STATED TASK – Nothing but the lines from the one with "Which is placed" to the final line should be returned, each exactly as it appears.

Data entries
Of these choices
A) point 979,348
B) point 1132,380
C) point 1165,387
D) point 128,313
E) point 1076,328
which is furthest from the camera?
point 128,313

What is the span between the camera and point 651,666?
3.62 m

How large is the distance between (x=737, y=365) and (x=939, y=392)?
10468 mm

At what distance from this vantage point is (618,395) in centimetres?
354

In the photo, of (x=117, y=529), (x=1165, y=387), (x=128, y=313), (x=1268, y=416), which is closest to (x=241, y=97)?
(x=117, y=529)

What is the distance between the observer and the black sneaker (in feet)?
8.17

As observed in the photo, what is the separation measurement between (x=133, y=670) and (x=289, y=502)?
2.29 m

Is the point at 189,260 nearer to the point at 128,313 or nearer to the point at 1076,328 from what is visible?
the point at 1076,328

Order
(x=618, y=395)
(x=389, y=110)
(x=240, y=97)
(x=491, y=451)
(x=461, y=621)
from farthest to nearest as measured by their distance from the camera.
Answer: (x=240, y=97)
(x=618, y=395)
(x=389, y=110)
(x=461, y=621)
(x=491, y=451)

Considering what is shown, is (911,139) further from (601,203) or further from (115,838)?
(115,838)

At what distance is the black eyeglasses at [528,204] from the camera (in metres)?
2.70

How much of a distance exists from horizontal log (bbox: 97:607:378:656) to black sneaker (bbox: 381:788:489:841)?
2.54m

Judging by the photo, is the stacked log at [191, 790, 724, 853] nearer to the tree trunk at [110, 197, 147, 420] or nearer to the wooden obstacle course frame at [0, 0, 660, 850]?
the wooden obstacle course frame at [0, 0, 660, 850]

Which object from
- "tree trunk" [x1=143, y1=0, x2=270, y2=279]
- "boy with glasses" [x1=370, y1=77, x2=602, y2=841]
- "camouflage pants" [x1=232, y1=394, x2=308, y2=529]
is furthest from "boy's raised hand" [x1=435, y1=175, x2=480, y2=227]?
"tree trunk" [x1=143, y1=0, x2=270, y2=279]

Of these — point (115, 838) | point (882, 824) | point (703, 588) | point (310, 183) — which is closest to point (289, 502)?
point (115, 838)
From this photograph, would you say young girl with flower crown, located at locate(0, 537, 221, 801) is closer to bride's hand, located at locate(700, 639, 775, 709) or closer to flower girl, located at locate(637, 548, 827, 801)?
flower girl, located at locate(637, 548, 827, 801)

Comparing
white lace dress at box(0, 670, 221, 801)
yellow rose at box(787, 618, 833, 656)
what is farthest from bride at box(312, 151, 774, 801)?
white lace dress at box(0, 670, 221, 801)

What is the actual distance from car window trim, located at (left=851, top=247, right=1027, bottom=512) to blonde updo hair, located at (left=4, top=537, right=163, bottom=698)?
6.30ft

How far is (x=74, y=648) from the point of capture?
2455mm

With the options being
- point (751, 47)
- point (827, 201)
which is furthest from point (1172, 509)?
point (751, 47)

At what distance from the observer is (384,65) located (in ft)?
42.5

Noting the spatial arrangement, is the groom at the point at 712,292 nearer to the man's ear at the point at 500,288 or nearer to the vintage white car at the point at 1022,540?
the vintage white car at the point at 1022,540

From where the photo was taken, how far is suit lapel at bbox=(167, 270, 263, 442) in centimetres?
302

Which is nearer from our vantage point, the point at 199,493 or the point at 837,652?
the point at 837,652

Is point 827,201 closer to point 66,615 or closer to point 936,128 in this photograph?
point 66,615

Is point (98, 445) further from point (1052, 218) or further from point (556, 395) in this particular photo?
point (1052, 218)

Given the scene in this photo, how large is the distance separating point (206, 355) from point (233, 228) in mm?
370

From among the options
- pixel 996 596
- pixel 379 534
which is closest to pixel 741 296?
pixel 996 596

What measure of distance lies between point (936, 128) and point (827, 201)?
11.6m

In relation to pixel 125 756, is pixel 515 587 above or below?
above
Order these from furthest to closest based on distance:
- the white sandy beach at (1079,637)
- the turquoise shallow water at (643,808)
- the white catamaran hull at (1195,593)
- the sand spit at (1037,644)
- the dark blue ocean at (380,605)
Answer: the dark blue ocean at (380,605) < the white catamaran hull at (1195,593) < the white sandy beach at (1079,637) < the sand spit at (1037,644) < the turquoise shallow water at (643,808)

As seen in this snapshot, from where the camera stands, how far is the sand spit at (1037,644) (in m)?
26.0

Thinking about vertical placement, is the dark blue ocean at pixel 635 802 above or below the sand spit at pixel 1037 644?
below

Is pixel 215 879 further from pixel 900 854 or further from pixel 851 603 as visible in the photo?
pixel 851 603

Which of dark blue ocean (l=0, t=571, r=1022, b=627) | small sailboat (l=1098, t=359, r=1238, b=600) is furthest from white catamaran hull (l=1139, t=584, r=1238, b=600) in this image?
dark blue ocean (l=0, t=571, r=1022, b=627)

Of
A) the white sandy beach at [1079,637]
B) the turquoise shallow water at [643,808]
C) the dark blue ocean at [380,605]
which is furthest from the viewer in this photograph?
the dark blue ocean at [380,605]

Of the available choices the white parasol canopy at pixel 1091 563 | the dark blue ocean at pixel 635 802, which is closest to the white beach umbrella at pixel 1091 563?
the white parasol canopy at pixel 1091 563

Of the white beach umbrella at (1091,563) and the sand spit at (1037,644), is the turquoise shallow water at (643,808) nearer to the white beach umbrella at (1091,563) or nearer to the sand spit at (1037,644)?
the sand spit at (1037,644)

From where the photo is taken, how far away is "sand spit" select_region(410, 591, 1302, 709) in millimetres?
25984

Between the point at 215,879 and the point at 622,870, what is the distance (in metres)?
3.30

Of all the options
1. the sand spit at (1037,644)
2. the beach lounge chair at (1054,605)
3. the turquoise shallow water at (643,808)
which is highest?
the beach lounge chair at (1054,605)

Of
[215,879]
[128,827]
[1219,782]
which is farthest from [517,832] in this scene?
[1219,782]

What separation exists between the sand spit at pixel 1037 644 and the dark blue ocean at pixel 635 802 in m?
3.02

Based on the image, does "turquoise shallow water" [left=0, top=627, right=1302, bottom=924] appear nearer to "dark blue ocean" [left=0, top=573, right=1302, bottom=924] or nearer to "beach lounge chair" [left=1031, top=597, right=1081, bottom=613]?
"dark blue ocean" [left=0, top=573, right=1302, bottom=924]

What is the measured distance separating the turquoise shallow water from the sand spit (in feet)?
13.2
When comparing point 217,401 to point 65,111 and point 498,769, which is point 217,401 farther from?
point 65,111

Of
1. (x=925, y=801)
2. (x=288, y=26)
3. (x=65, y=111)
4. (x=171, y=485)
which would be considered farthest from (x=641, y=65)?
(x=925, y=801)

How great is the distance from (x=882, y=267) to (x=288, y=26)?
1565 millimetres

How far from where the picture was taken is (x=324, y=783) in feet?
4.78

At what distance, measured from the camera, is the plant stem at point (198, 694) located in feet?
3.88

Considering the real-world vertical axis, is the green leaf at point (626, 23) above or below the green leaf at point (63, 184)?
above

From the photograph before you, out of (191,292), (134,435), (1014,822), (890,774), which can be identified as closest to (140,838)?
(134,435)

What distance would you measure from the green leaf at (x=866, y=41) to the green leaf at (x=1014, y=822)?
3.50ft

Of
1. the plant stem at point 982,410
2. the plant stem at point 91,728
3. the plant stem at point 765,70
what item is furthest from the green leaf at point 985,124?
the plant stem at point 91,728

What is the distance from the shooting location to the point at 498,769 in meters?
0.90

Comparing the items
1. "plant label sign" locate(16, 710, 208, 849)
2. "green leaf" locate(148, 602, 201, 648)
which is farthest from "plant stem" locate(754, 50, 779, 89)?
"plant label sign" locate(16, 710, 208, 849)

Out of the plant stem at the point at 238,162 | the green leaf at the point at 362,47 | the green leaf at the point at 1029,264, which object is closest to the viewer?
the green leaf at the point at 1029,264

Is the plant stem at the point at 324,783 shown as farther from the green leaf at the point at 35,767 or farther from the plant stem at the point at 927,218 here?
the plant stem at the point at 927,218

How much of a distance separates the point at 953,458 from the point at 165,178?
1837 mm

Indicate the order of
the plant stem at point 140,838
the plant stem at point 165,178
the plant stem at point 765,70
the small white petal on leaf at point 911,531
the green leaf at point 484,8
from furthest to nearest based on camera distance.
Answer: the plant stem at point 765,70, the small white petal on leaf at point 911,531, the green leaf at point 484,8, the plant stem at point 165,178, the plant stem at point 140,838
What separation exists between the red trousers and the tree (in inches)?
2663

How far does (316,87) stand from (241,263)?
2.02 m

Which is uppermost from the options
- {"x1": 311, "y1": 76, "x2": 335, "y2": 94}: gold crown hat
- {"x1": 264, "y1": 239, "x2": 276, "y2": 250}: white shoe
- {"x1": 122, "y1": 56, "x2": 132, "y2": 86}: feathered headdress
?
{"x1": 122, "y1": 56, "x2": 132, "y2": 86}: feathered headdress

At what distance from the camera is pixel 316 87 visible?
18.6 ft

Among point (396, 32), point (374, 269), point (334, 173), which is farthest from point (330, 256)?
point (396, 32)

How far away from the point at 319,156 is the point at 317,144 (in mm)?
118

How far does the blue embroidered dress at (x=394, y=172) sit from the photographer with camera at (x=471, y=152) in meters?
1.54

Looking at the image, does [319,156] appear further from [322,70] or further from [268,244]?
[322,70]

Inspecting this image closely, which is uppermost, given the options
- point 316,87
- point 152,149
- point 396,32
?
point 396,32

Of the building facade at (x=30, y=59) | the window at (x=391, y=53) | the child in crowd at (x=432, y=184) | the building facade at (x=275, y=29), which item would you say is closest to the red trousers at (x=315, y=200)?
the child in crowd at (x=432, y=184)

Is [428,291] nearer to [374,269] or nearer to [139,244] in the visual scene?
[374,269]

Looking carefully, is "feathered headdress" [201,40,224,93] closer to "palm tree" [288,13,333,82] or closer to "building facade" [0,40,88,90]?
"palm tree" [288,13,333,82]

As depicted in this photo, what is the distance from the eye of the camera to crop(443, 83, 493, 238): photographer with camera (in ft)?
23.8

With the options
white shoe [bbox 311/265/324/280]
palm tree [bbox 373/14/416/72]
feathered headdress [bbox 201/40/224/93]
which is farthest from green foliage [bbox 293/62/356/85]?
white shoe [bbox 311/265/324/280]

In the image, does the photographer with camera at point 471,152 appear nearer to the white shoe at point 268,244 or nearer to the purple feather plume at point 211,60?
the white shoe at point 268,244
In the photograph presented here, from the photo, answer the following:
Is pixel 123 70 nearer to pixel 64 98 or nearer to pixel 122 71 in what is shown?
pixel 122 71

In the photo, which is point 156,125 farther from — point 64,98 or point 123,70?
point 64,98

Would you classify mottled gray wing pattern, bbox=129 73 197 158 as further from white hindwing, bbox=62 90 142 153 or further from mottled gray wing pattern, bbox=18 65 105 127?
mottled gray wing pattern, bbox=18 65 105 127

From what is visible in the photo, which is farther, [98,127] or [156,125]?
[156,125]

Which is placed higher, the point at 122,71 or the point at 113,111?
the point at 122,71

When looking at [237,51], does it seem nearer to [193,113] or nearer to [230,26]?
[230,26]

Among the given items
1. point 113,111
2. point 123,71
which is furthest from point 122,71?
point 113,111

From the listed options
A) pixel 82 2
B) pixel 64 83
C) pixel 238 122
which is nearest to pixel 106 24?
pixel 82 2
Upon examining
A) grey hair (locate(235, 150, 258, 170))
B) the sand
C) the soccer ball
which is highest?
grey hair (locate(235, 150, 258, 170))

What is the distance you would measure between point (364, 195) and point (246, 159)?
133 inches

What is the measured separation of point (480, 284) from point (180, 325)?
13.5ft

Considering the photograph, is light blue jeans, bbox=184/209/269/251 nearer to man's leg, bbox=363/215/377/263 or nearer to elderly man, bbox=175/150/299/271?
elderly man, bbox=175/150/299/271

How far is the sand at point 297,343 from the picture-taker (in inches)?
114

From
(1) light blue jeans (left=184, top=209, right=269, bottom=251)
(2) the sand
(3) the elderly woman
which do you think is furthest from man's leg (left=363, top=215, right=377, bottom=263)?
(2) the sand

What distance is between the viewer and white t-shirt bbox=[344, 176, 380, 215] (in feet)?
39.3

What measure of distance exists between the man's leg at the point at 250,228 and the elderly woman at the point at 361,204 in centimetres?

TASK ANSWER –
Which is placed higher, the point at 122,71 or the point at 113,111?
the point at 122,71

When looking at [237,51], does it seem nearer to [193,113] or nearer to [230,26]?
[230,26]

Among the given items
1. point 113,111
2. point 123,71
which is furthest from point 122,71?
point 113,111

From the listed options
A) pixel 82 2
B) pixel 64 83
C) pixel 238 122
which is nearest to pixel 106 24?
pixel 82 2
Upon examining
A) grey hair (locate(235, 150, 258, 170))
B) the sand
C) the soccer ball
which is highest?
grey hair (locate(235, 150, 258, 170))

What is the distance you would measure between point (364, 195) and point (246, 159)?
133 inches

What is the measured separation of point (480, 284) from point (180, 325)?
13.5ft

Considering the photograph, is light blue jeans, bbox=184/209/269/251 nearer to man's leg, bbox=363/215/377/263 or nearer to elderly man, bbox=175/150/299/271?
elderly man, bbox=175/150/299/271

How far is the sand at point 297,343 from the picture-taker (in inches)?
114

From
(1) light blue jeans (left=184, top=209, right=269, bottom=251)
(2) the sand
(3) the elderly woman
which do you think is furthest from man's leg (left=363, top=215, right=377, bottom=263)?
(2) the sand

What distance is between the viewer and white t-shirt bbox=[344, 176, 380, 215] (in feet)?
39.3

What measure of distance exists between the man's leg at the point at 250,228 and the elderly woman at the point at 361,204 in centimetres?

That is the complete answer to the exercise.